We're a Windows 7 Enterprise (32-bit) SP1 shop running Office 2007 SP2 and when copying text from PDF's & pasting them anywhere (a web application, Word, Outlook etc), the pasted text is not in the original copied language but rather random English letters & characters.
I'm working with a handful of PDF's in various languages (English, Japanese, Chinese, Korean and Russian). Most, if not all, PDF's have English on the first 2-3 pages then the rest of the document is in the foreign language. All PDF's appear to have been OCR'd to some degree since I can select text in the PDF:
- On the English pages I can select, copy & paste the English text & numbers etc without issue.
- On the pages with the foreign languages, I can select, copy & paste the English text, numbers & characters (like !, &, $ etc) without issue.
- On the pages with the foreign languages, I can select & copy the foreign language (words or characters in the case of Asian languages), but the copied text, as seen in the clipboard or when pasting, is incorrect.

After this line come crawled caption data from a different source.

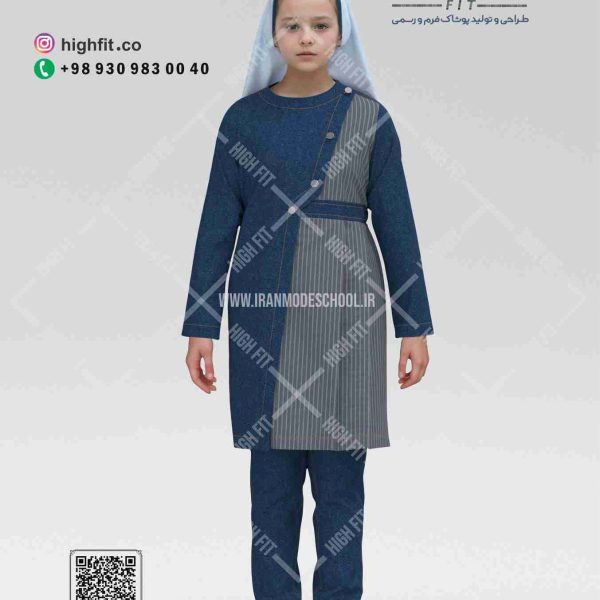 روپوش مدارس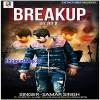 Breakup Kar Lete Hai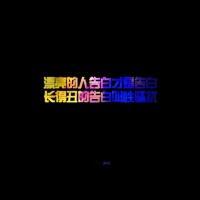喜欢就好……文字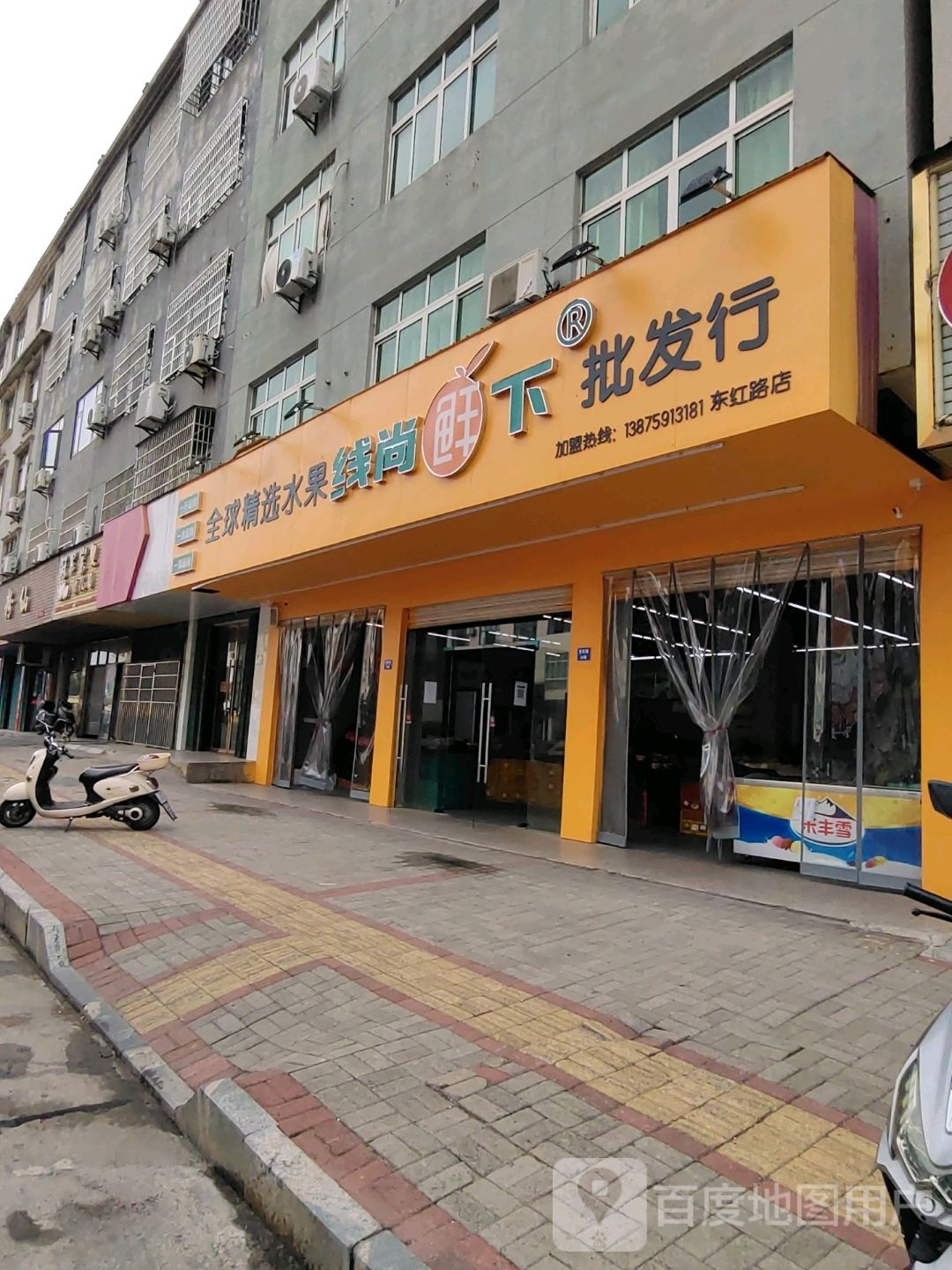 线尚鲜下(东红路店)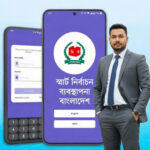 Smart Election Management Bd New Version digital election management system dashboard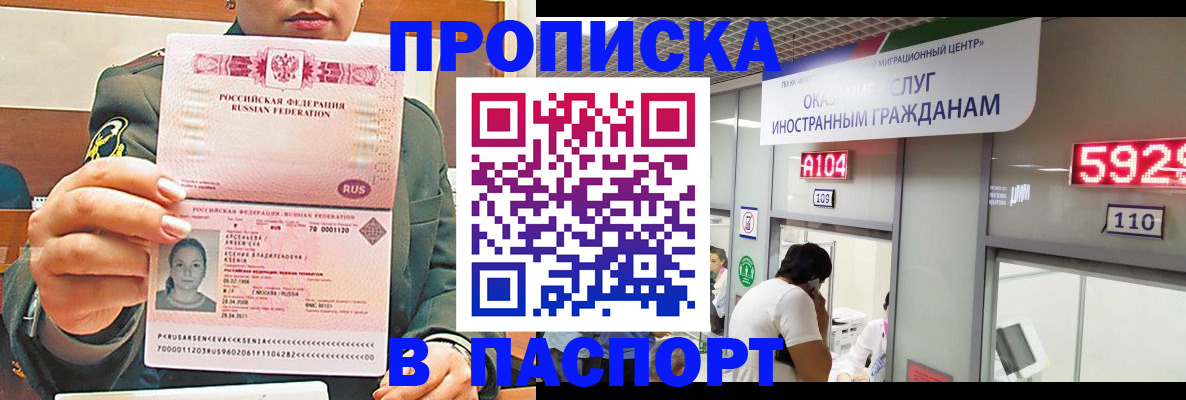 временная регистрация надежно в Киренске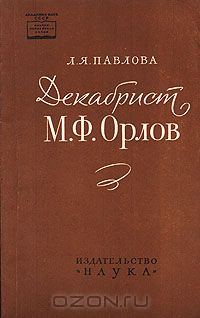Лия Павлова - Декабрист М. Ф. Орлов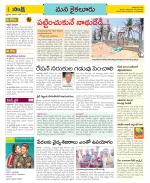 Krishna Constituencies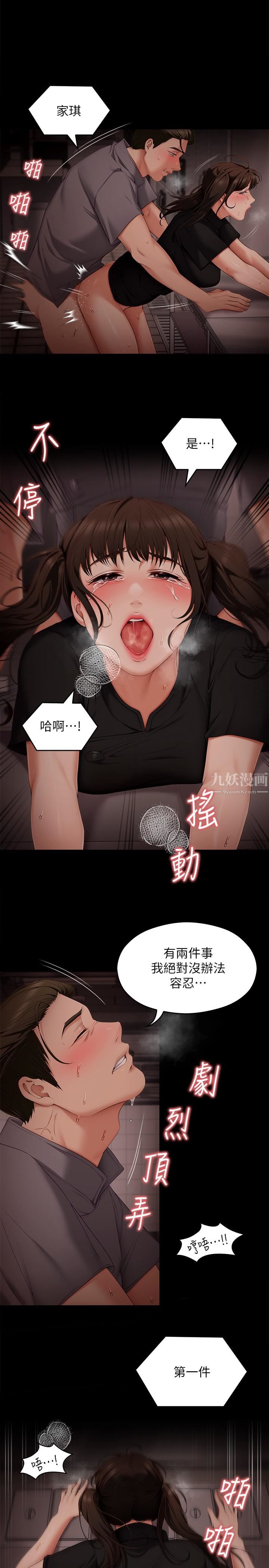 今晚就决定吃你了第56话-在厨房被上的年轻女厨师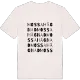 Mossahägnad ordlek t-shirt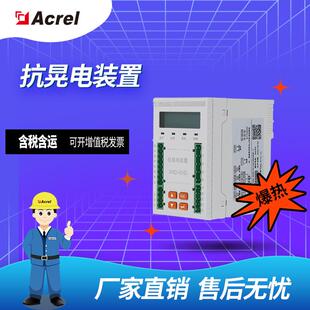 置 安科瑞 ARD KHD系列抗晃电装 晃电再启动电动机保护器 晃电保持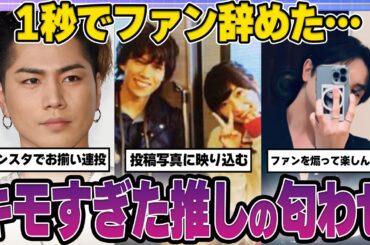 【有益2ch】1秒でファン辞めた…キモすぎた推しの匂わせ【ガルちゃん芸能人】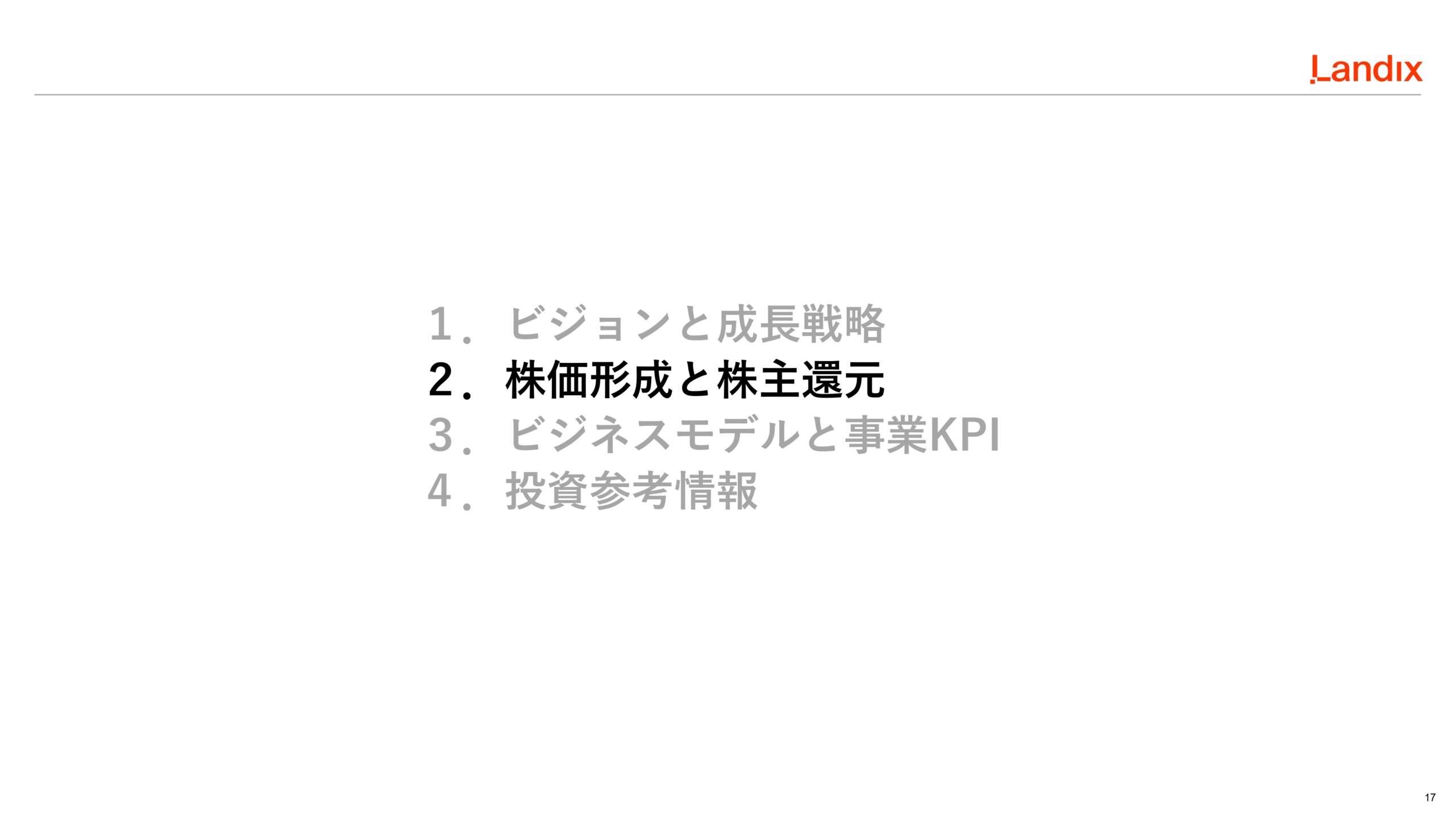 第2次中期経営計画の画像17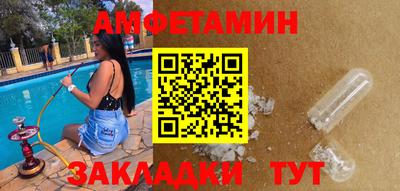меф VHQ Бузулук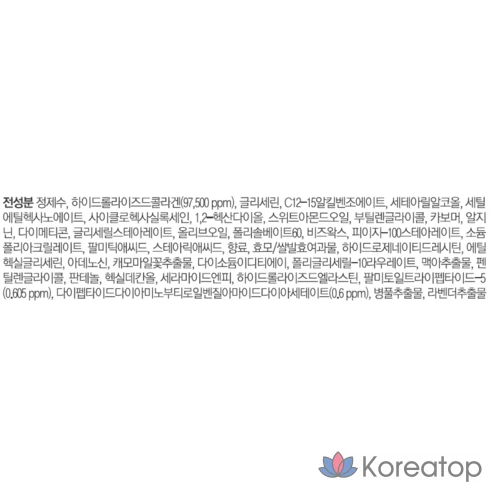 Крем для шеи MediPeel Premium Collagen Naite Silk 2.0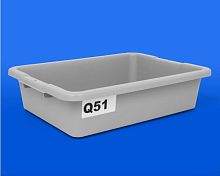 Airport screening bin CSBX3349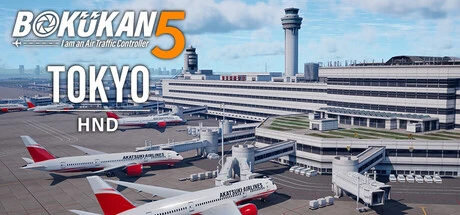 Games like BOKUKAN5 TOKYO (HND) I am an Air Traffic Controller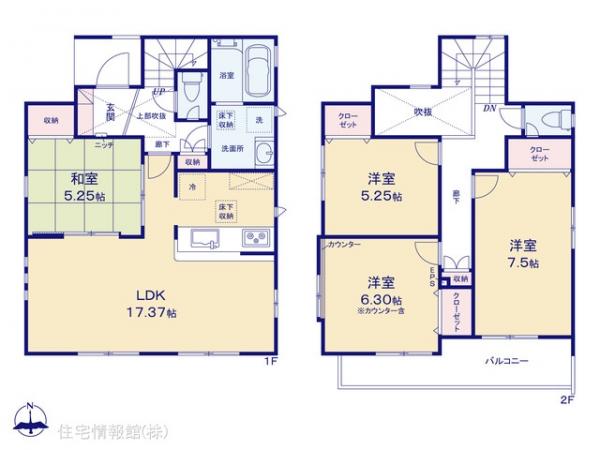新築戸建 東京都小平市鈴木町１丁目204-5 西武新宿線花小金井駅 6,450万円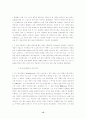고대철학과 철학자들 15페이지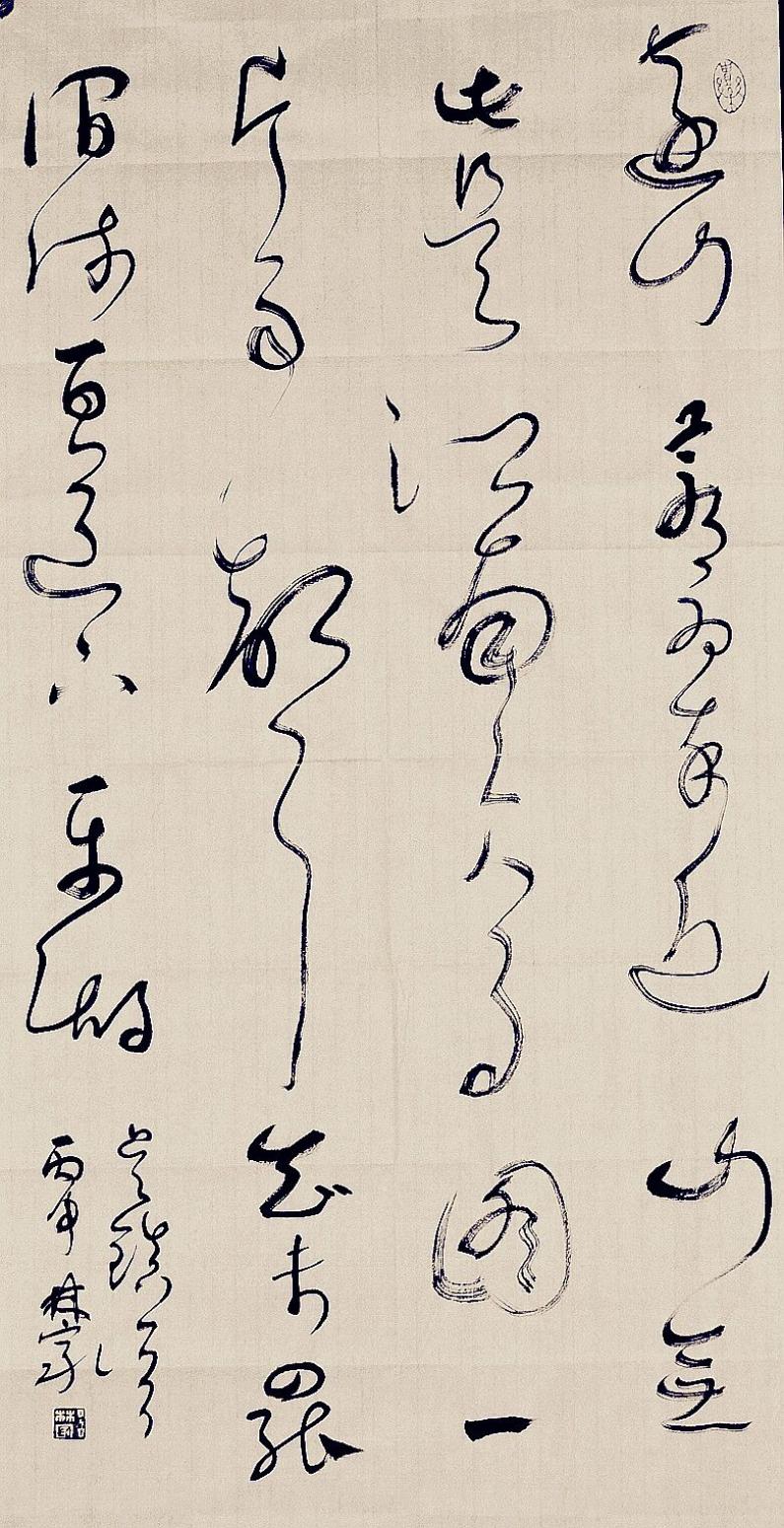 吕林家书法作品《【书法4】作者吕林家》【图0】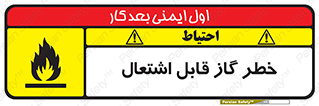  , آتش گیر , شعله , 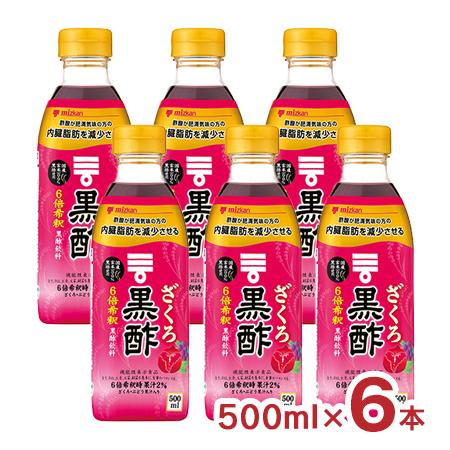 ミツカン ざくろ黒酢 500ml 6本 送料無料 取り寄せ品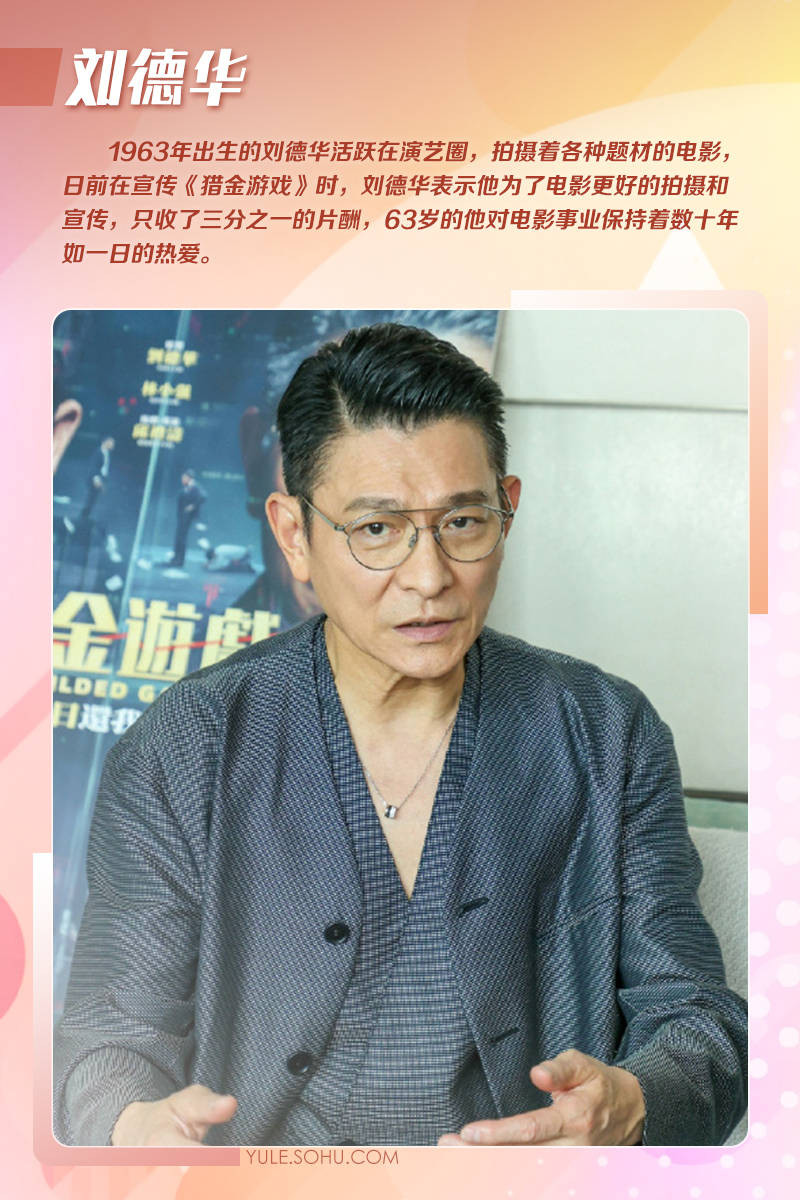 71岁成龙头发花白!谢贤交代后事张纪中出了车祸还得养家…慢慢老去的他们让人泪目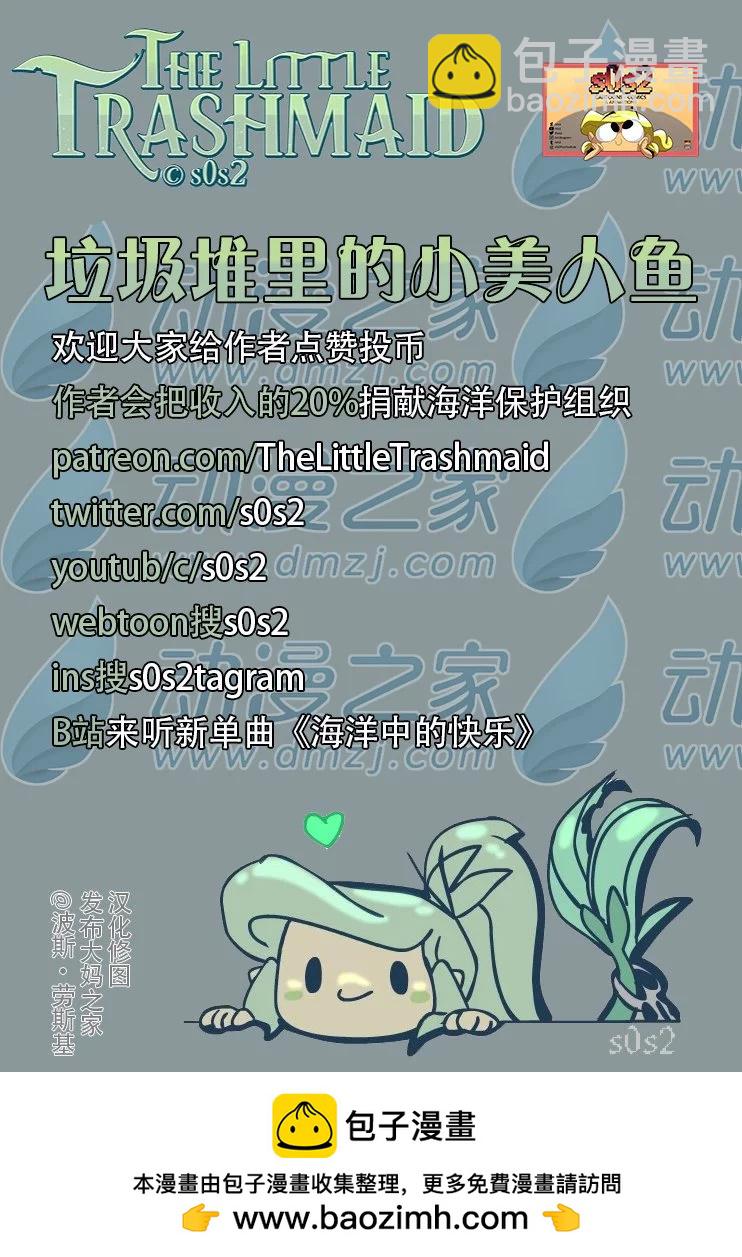 第167话5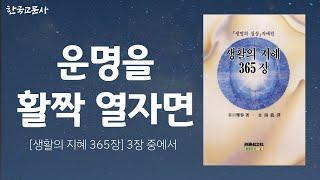 운명을 활짝 열자면 | 책 읽어주는 출판사 | 한국교문사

Following item three above: When copying sections of the document in the foreign language (be it one or more words, characters, or sentences etc), the pasted text is in random English characters, not the original copied language. For example:
We copy this Japanese text from the PDF: これは私のテストです
We paste it we'll get this text instead: XAM E§ 1& OD Tz.Q C AtIl.aztrl 2
In fact, when we repeat the process & open an Office application to view the clipboard, it too reflects that: random characters, letters & numbers
We've tried using Reader X (10.1.0) & XI (11.0.0) with & without the Japanese Font Packs (X, XI), as well as Nuance PDF Converter Enterprise 7.0 & 8.1.1 to open the documents but the result is the same.
After seeing these results a few times, we added the Japanese keyboard and enabled the language bar & switched the language in the application when copying (i.e.: Adobe, Nuance) as well as the language in the application we were pasting into (e.g.: Word, Internet Explorer etc). No change. I even went as far as adding the Japanese display language (Control Panel > Region & Language > Keyboards and Languages tab > Install/uninstall languages...) but that did not seem to help either.
Is this a problem unique to these PDF's?
Is this a Windows [configuration] problem?
Do we need something else in order to be able to do this?